Dataset entries:

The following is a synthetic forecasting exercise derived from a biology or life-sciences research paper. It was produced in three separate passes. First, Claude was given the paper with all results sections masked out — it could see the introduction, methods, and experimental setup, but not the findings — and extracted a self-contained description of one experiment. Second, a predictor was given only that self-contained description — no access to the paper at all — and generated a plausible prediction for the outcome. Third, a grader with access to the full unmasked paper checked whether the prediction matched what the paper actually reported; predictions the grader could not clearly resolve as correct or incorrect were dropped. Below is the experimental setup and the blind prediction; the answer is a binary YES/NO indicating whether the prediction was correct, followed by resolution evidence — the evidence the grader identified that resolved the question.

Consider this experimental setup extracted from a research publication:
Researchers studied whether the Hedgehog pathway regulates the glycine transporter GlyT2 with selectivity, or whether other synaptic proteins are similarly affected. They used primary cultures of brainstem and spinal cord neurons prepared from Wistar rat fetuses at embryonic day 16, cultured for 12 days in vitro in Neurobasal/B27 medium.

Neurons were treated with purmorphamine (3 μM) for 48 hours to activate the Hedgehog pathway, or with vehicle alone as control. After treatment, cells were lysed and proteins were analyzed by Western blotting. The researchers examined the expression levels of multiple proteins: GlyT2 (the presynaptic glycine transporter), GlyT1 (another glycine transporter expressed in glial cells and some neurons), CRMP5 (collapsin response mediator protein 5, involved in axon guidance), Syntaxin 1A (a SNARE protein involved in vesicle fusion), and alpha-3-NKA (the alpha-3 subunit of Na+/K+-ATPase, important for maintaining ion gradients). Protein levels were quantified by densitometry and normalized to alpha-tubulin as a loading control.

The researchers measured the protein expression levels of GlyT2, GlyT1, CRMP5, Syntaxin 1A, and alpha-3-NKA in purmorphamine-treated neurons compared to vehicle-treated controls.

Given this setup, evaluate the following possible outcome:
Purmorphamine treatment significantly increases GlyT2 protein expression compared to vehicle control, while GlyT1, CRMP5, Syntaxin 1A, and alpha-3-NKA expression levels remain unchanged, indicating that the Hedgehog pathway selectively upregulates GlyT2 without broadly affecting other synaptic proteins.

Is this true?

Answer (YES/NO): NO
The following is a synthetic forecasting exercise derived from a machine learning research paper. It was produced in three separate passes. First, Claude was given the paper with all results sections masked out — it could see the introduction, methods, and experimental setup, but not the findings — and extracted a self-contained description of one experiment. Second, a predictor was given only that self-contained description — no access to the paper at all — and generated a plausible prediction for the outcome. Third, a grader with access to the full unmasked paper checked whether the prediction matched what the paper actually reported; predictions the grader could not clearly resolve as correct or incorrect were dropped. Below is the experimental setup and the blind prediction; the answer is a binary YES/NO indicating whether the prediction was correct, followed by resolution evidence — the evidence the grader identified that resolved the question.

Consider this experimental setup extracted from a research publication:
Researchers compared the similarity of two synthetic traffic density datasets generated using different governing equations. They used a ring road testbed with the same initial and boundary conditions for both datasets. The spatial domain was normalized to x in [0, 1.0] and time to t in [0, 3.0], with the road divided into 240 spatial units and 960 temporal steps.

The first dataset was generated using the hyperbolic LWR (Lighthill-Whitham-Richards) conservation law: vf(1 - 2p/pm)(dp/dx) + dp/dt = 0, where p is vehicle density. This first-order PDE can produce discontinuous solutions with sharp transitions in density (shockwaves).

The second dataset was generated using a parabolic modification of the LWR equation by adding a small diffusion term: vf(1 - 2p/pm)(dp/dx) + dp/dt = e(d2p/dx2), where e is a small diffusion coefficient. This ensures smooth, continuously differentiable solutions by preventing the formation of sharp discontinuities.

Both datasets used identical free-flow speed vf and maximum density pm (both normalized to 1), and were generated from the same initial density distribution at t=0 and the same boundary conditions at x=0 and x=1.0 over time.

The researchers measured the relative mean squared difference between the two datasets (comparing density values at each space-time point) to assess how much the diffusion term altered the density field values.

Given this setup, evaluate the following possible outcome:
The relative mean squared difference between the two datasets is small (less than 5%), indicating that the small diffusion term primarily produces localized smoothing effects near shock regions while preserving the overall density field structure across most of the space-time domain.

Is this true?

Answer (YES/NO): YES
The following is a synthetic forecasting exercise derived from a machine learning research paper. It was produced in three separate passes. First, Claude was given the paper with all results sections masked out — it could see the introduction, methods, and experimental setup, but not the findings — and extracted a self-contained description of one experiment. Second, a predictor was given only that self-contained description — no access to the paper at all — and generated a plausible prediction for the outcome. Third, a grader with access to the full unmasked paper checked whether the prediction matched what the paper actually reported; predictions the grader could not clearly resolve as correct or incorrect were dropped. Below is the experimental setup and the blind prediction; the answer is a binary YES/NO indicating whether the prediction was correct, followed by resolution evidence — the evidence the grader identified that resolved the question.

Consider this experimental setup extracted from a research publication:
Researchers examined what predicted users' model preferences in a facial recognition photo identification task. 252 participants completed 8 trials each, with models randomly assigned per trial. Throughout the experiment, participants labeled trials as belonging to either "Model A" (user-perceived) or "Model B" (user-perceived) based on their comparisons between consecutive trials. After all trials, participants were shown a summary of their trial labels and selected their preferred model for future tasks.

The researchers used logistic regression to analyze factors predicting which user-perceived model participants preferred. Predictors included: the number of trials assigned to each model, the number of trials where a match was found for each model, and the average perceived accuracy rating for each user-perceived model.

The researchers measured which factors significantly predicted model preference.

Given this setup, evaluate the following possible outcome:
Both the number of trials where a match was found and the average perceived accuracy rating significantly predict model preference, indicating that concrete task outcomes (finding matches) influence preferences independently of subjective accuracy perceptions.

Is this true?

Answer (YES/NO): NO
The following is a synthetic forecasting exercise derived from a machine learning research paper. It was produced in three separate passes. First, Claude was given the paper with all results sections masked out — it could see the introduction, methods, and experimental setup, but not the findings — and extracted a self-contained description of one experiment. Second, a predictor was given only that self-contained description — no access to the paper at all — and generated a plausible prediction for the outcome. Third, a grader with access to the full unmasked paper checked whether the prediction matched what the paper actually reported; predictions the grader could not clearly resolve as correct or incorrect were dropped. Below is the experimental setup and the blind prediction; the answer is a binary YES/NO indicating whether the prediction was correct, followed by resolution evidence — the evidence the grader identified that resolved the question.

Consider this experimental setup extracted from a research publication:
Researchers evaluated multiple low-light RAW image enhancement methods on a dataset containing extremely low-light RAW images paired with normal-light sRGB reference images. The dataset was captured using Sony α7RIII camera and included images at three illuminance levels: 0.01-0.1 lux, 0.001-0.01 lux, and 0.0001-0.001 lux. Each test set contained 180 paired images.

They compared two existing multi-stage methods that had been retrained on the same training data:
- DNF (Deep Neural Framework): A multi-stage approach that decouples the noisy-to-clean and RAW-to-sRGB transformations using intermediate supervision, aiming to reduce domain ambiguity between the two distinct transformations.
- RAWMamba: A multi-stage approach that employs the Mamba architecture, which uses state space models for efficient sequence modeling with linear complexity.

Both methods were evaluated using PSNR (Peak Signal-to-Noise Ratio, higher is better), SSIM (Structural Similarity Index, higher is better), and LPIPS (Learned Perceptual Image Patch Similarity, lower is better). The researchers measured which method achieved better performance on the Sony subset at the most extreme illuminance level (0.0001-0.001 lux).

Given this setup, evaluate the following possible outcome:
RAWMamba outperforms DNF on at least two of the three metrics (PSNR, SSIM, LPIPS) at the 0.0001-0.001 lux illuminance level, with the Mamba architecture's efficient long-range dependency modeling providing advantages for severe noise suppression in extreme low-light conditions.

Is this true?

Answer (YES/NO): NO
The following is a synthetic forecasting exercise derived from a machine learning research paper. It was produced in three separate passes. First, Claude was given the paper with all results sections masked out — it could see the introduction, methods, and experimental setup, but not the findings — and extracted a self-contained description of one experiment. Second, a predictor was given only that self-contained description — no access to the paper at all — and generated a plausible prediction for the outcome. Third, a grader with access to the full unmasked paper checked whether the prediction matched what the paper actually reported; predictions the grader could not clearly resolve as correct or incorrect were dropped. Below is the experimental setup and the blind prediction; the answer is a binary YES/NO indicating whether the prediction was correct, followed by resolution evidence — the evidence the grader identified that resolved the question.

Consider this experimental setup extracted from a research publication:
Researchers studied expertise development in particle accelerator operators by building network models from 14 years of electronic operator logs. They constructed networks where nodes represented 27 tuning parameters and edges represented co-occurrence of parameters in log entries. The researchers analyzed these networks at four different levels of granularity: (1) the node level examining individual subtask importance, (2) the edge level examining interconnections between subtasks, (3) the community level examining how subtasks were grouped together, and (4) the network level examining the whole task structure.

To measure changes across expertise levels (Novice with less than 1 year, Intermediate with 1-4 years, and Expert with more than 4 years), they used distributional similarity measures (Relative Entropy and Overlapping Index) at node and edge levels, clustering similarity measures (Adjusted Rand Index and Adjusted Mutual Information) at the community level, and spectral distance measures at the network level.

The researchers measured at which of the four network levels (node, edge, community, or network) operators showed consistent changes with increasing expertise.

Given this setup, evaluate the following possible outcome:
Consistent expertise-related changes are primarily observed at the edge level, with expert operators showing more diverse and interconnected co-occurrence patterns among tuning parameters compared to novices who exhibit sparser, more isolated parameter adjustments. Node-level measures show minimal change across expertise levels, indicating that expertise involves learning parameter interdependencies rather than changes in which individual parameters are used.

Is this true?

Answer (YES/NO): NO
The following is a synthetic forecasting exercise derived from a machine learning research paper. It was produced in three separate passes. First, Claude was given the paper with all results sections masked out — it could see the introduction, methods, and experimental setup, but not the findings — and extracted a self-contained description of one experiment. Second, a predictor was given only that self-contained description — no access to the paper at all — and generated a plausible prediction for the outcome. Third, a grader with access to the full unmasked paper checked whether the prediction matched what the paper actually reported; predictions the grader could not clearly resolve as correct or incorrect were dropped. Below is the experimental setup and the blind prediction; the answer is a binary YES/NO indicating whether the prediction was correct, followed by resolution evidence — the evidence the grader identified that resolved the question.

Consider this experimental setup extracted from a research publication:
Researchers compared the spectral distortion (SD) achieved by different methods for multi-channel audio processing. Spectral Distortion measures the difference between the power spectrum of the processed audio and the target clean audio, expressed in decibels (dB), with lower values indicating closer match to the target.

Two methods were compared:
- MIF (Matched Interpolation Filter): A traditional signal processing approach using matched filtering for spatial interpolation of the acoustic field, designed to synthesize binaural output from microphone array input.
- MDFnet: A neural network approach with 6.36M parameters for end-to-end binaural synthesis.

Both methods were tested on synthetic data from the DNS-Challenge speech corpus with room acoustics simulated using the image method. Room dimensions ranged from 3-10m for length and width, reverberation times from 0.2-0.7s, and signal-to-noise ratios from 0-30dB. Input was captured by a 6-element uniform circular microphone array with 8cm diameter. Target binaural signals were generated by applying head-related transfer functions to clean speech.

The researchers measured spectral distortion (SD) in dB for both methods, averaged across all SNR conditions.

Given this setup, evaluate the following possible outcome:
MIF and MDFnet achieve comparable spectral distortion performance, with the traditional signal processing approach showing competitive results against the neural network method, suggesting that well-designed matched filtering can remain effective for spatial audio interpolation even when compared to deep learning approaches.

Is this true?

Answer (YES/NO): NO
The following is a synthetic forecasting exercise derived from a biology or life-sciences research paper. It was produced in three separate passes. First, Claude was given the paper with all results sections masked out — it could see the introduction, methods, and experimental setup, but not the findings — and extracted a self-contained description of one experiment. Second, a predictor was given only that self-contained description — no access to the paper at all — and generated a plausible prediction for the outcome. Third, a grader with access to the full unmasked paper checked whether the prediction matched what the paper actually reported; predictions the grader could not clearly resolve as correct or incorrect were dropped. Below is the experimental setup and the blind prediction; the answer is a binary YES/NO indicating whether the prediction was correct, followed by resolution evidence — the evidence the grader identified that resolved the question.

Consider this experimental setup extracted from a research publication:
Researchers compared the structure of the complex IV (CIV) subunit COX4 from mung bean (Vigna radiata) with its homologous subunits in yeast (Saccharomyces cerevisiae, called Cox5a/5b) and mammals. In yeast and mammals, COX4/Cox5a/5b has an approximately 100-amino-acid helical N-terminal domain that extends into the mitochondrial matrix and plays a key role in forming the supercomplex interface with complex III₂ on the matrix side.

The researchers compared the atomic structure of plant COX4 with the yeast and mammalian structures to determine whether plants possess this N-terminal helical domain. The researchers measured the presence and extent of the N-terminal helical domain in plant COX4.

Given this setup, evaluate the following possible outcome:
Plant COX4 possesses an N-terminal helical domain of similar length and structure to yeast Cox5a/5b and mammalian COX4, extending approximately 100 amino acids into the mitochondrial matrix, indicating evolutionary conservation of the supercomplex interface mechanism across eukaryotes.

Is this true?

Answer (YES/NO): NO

* What this task involves
An exact copy of the lines above between the line holding "Answer (YES/NO): YES" and the line holding "Researchers examined what", inclusive, is the whole answer.

* Expected answer
Answer (YES/NO): YES
The following is a synthetic forecasting exercise derived from a machine learning research paper. It was produced in three separate passes. First, Claude was given the paper with all results sections masked out — it could see the introduction, methods, and experimental setup, but not the findings — and extracted a self-contained description of one experiment. Second, a predictor was given only that self-contained description — no access to the paper at all — and generated a plausible prediction for the outcome. Third, a grader with access to the full unmasked paper checked whether the prediction matched what the paper actually reported; predictions the grader could not clearly resolve as correct or incorrect were dropped. Below is the experimental setup and the blind prediction; the answer is a binary YES/NO indicating whether the prediction was correct, followed by resolution evidence — the evidence the grader identified that resolved the question.

Consider this experimental setup extracted from a research publication:
Researchers examined what predicted users' model preferences in a facial recognition photo identification task. 252 participants completed 8 trials each, with models randomly assigned per trial. Throughout the experiment, participants labeled trials as belonging to either "Model A" (user-perceived) or "Model B" (user-perceived) based on their comparisons between consecutive trials. After all trials, participants were shown a summary of their trial labels and selected their preferred model for future tasks.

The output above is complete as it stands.